** 文書の一節 **
▬▬▬▬▬▬▬▬▬▬

ユニークな自動倉庫や柔軟に使える搬送ロボット【その2】/国際物流総合展

2月19日~21日の3日間、東京都江東区の東京ビッグサイトで「国際物流総合展2020」が開かれた。225社・団体が出展し、各社が自動倉庫やソーター(仕分け機)などの物流機器を展示した。今回展で特に大きな注目を集めたのが無人搬送車(AGV)だ。各社が盛んに新製品や参考出展製品をアピールした。

新型AGVでピッキング作業を実演

 今回の国際総合物流展で各社がこぞって新製品を発表したのが、物流用のAGVだ。倉庫内で棚やパレット(荷物を積む荷役台)を搬送できる大可搬AGVや、棚を回って指定された商品を集めるピッキング用のAGVなどが多数披露された。

トヨタL&Fカンパニーは「AiR-T」を参考出展

 豊田自動織機の社内カンパニーであるトヨタL&Fカンパニーは、「その物流に、ジャストソリューション」をコンセプトに複数のAGVを展示した。目玉は参考出展のAGV「AiR(エア)-T」だ。
 レーザーで周辺を確認して自律的に移動するレーザー誘導SLAM(スラム)方式により、床面に磁気テープなどを敷設しなくても自律的に移動できる。障害物がある場合もその場で停止するのではなく、自動で避けて通る。特殊な車輪で全方向に移動でき、方向転換による停止時間なども生じない。

▬▬▬▬▬▬▬▬▬▬

** 取り組む作業 **
a) 国際物流総合展の記事によると、国際物流総合展2020には何社・団体が出展しましたか。
b) 国際物流総合展の記事の、「2月19日~21日の3日間、」を含む語句で始まり「V「AiR(エア)-T」だ。」で終わる部分を、「物流機器」を「物流設備」に差し替えて書き直してください。
一覧は本文とは別の資料です。

** 与えられたデータ **
▬▬▬▬▬▬▬▬▬▬

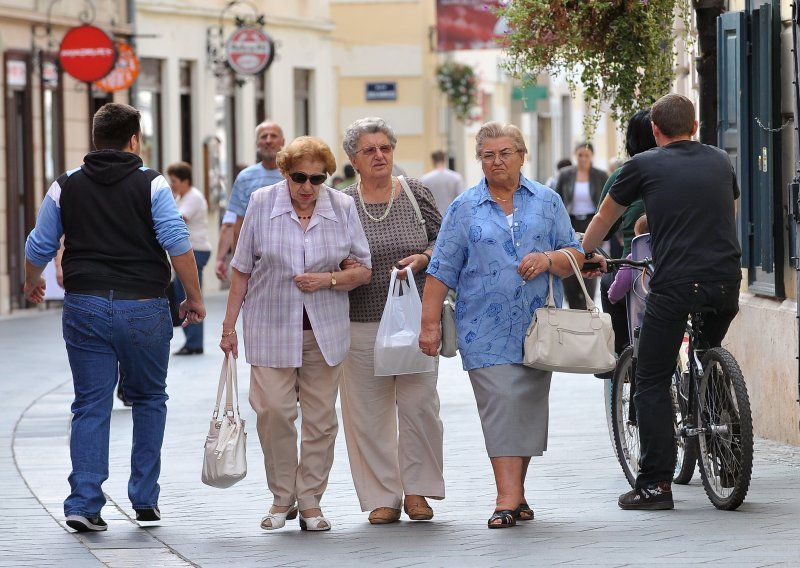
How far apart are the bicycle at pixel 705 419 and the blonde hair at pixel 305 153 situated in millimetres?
1294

▬▬▬▬▬▬▬▬▬▬

** 完成した解答 **
a) 225社・団体が出展しました。

b)
2月19日~21日の3日間、東京都江東区の東京ビッグサイトで「国際物流総合展2020」が開かれた。225社・団体が出展し、各社が自動倉庫やソーター(仕分け機)などの物流設備を展示した。今回展で特に大きな注目を集めたのが無人搬送車(AGV)だ。各社が盛んに新製品や参考出展製品をアピールした。

新型AGVでピッキング作業を実演

 今回の国際総合物流展で各社がこぞって新製品を発表したのが、物流用のAGVだ。倉庫内で棚やパレット(荷物を積む荷役台)を搬送できる大可搬AGVや、棚を回って指定された商品を集めるピッキング用のAGVなどが多数披露された。

トヨタL&Fカンパニーは「AiR-T」を参考出展

 豊田自動織機の社内カンパニーであるトヨタL&Fカンパニーは、「その物流に、ジャストソリューション」をコンセプトに複数のAGVを展示した。目玉は参考出展のAGV「AiR(エア)-T」だ。